What is expected -> Give again the lines from the line with "What is the distance" to the last line of the records, exactly and in full. Do not carry over any pictures.

Listed entries ->

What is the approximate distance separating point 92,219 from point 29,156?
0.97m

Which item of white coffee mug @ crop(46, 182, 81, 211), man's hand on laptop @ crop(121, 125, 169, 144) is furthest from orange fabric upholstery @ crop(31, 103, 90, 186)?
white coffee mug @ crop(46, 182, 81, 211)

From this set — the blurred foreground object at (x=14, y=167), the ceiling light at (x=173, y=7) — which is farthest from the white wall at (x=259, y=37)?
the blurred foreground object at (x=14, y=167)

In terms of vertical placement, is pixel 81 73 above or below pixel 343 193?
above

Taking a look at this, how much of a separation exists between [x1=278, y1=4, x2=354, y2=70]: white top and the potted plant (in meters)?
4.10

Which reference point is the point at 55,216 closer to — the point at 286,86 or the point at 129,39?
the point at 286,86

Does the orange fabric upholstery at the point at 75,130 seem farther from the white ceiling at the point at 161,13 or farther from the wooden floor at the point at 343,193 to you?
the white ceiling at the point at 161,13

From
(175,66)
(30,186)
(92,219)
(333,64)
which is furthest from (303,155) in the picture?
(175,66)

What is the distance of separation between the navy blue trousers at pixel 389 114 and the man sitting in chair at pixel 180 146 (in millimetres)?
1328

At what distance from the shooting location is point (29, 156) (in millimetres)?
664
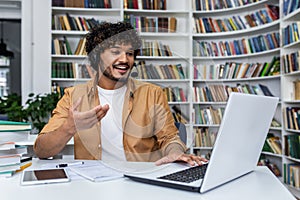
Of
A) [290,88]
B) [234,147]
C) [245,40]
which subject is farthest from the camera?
[245,40]

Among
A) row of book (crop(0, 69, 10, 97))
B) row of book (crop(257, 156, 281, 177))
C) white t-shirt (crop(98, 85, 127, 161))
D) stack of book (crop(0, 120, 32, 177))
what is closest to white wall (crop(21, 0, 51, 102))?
row of book (crop(0, 69, 10, 97))

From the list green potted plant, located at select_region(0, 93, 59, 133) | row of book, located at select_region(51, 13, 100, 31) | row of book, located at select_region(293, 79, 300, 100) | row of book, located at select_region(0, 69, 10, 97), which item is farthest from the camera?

Finished task ->
What is the distance of separation between the navy blue trousers at pixel 389 114 and the man sitting in chair at pixel 180 146 (in millimetres)?
1328

At what distance from the shooting location is point (29, 156) (in millimetres)?
664
Of
A) [290,88]
B) [234,147]
C) [245,40]
which subject is farthest from the camera?
[245,40]

Among
A) row of book (crop(0, 69, 10, 97))
B) row of book (crop(257, 156, 281, 177))
C) white t-shirt (crop(98, 85, 127, 161))
D) stack of book (crop(0, 120, 32, 177))
what is closest to white wall (crop(21, 0, 51, 102))?
row of book (crop(0, 69, 10, 97))

From the list green potted plant, located at select_region(0, 93, 59, 133) | row of book, located at select_region(51, 13, 100, 31) | row of book, located at select_region(293, 79, 300, 100) | row of book, located at select_region(0, 69, 10, 97), which item is farthest from the camera?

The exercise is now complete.